O edital de Concorrência Internacional 001/26 que prevê, como medida principal, o repasse de mais de R$ 6,7 bilhões para o fundo de investimentos IG4 BTG Pactual Health Infra, para administração de escolas públicas, motiva novas visitas da Comissão de Educação, Ciência e Tecnologia da Assembleia Legislativa de Minas Gerais (ALMG). O objetivo é verificar se as escolas listadas no leilão necessitam de obras de reforma e ampliação.
Após conferir a situação de 27 educandários na capital e no Norte de Minas, a deputada Beatriz Cerqueira (PT) pretende visitar a Augusto de Lima, no Bairro Funcionários, e Professor Leopoldo de Miranda, no Santo Antônio, ambas localizadas em Belo Horizonte. As escolas recebem a comissão a partir das 14 horas desta segunda-feira (10/8/26).
Elas estão entre as 95 escolas mencionadas no edital lançado pelo Governo do Estado em janeiro deste ano. A proposta é destinar mais de R$ 22 milhões mensais dos cofres públicos para o vencedor da licitação que, seria, então, responsável pelas obras de recuperação, ampliação e manutenção dos prédios, entre outros serviços.

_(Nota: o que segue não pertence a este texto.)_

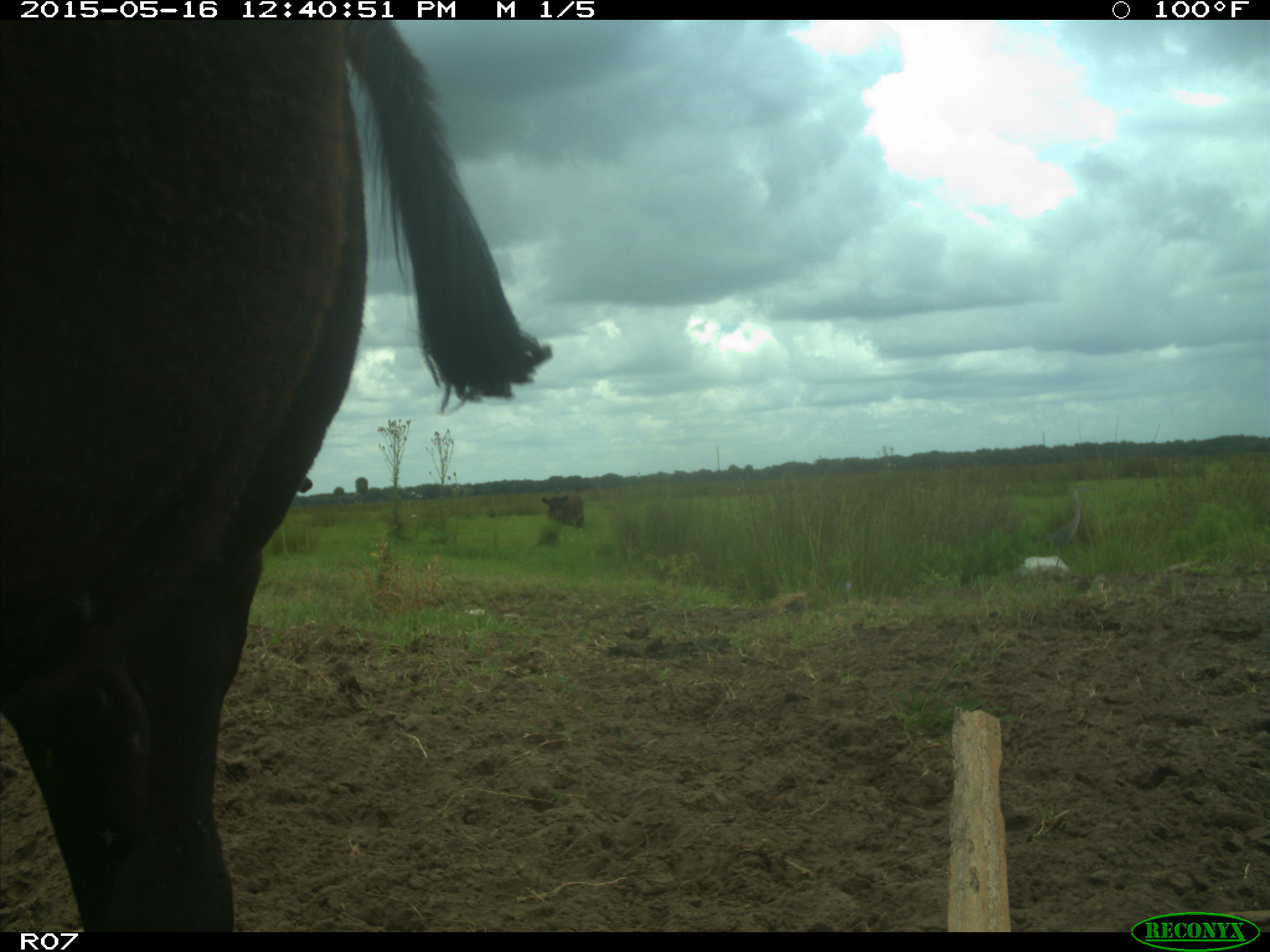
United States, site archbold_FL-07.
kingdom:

O projeto integra a Política de Concessões e Parcerias Público-Privadas do Estado de Minas Gerais (PPPMG). Conforme resultado homologado em junho, o fundo de investimentos IG4 BTG Pactual Health Infra, com sede no Rio de Janeiro, venceu a disputa e está autorizado a receber os mais de R$ 6,7 bilhões ao longo de 25 anos para implementar as melhorias nos prédios escolares.
No entanto, Beatriz Cerqueira tem questionado a necessidade dessas obras que, em cada unidade, custariam em média R$ 70 milhões, ainda que o edital estabeleça critérios específicos para a divisão do montante entre as 95 escolas. “O governo escolheu escolas bem estruturadas para que o fundo de investimentos não tenha trabalho”, afirmou a parlamentar durante visita em maio.

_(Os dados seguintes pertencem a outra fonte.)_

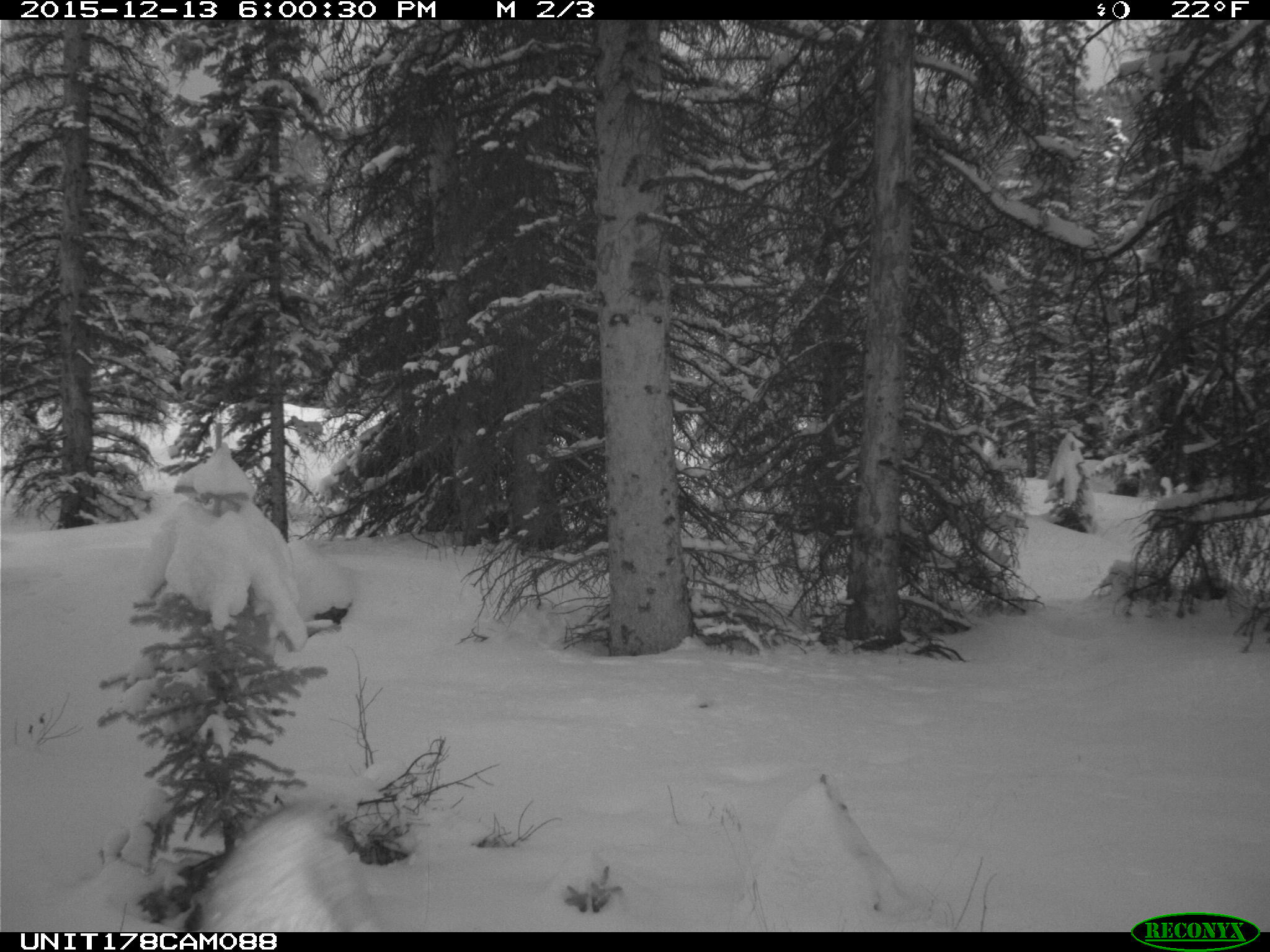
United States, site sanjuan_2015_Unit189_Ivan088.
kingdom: Animalia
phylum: Chordata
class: Mammalia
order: Artiodactyla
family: Cervidae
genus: Alces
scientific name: Alces alces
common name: moose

Nas 27 instituições onde já esteve, identificou quadras esportivas, refeitórios, laboratórios de informática e outros espaços em ótimas condições. Além de não ver justificativa para o leilão, aponta a insegurança que essa situação tem gerado na comunidade escolar, que não foi consultada, nem informada sobre o processo.